Work instructions:
Output must match the data below exactly from its first line through the line that contains "A: Tapirus terrestris (south american tapir).", with no other line.

Source data:
>>>>

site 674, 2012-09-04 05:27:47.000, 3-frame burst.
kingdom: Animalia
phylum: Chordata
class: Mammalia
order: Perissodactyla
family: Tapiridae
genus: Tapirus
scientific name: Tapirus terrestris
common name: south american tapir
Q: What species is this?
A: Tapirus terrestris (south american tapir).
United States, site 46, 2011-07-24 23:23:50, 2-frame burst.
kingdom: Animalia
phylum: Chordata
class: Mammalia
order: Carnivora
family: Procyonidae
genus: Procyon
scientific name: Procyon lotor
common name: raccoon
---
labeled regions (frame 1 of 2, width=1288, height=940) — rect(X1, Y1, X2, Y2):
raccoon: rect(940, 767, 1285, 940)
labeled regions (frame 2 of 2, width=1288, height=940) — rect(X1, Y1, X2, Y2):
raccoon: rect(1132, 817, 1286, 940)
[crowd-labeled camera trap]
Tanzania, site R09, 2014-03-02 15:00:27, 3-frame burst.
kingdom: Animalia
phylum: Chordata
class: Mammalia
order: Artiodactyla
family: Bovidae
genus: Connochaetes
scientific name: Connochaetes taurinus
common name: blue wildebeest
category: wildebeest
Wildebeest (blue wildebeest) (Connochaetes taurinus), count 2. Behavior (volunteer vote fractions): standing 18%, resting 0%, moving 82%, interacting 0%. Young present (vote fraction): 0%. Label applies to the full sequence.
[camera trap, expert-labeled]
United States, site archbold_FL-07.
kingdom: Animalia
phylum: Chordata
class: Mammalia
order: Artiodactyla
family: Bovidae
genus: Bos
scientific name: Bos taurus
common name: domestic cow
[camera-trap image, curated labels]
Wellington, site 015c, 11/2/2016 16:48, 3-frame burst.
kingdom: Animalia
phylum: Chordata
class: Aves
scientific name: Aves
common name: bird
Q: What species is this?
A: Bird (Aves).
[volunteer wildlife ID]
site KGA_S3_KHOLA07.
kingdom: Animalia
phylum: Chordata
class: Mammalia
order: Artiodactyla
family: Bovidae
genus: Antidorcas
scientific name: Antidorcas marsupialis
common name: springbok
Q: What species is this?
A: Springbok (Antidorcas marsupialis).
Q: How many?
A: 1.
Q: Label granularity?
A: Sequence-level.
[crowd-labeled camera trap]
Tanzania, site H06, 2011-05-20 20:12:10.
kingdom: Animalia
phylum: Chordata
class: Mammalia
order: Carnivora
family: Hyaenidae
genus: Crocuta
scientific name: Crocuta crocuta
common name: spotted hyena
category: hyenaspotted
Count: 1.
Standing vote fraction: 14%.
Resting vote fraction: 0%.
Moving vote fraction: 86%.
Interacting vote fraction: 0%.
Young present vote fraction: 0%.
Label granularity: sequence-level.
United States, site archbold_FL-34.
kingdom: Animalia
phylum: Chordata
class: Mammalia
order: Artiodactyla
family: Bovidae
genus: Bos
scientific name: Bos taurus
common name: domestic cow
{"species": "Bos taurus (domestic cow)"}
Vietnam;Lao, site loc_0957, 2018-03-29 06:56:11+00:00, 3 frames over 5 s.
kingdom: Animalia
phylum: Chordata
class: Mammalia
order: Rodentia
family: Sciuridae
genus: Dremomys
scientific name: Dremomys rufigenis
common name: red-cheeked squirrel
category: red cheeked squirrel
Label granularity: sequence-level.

<<<<

Completed exercise:
site 674, 2012-09-04 05:27:47.000, 3-frame burst.
kingdom: Animalia
phylum: Chordata
class: Mammalia
order: Perissodactyla
family: Tapiridae
genus: Tapirus
scientific name: Tapirus terrestris
common name: south american tapir
Q: What species is this?
A: Tapirus terrestris (south american tapir).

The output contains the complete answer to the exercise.